=== PROBLEM STATEMENT ===
Work out the number of lines in the listing that include the string "data". Reply with that number alone.

=== GIVEN ENTRIES ===

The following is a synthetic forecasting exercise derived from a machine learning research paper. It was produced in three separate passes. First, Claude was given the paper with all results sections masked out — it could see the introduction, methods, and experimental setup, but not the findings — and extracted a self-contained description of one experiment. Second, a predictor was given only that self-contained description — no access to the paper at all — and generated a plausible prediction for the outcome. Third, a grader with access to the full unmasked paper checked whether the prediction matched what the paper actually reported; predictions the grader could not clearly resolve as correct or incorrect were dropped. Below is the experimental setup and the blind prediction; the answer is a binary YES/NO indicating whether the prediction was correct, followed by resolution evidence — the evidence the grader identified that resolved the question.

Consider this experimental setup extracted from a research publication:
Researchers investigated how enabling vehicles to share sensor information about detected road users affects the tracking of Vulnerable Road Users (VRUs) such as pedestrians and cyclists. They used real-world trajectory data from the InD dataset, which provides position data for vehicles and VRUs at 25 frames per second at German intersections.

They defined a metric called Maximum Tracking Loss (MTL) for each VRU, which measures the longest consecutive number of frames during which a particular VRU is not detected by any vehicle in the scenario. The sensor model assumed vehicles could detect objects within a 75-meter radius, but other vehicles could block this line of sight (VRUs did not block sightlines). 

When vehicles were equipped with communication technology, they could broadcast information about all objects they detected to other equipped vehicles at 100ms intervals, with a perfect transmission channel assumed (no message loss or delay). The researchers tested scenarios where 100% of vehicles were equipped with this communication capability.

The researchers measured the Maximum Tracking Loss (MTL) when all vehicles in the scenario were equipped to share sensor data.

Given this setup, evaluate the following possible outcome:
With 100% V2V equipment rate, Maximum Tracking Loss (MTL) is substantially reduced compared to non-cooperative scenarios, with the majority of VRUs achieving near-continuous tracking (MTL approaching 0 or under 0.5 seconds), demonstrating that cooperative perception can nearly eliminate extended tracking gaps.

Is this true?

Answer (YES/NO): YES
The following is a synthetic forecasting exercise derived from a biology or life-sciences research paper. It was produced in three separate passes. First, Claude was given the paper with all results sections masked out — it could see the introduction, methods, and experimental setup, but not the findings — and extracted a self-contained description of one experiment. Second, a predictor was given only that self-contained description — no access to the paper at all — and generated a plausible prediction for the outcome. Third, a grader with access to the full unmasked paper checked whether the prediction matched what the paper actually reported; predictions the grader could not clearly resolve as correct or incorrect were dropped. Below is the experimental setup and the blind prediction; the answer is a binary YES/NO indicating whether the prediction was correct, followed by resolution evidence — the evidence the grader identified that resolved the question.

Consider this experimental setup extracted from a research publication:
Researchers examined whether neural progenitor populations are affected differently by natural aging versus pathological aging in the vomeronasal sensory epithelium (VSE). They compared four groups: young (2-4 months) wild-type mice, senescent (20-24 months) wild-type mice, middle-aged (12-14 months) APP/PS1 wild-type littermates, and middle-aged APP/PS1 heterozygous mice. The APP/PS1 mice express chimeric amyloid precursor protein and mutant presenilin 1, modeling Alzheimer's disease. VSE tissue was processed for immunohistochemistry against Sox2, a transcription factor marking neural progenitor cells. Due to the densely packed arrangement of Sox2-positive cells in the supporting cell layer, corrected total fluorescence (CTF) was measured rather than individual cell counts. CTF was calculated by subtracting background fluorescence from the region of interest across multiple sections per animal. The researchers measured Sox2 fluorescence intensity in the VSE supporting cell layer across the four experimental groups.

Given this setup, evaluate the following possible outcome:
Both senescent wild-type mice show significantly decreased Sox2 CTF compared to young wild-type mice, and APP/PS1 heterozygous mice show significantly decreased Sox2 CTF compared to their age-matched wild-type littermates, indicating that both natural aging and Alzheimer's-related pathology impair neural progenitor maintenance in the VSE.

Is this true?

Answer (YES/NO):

=== RESPONSE ===
2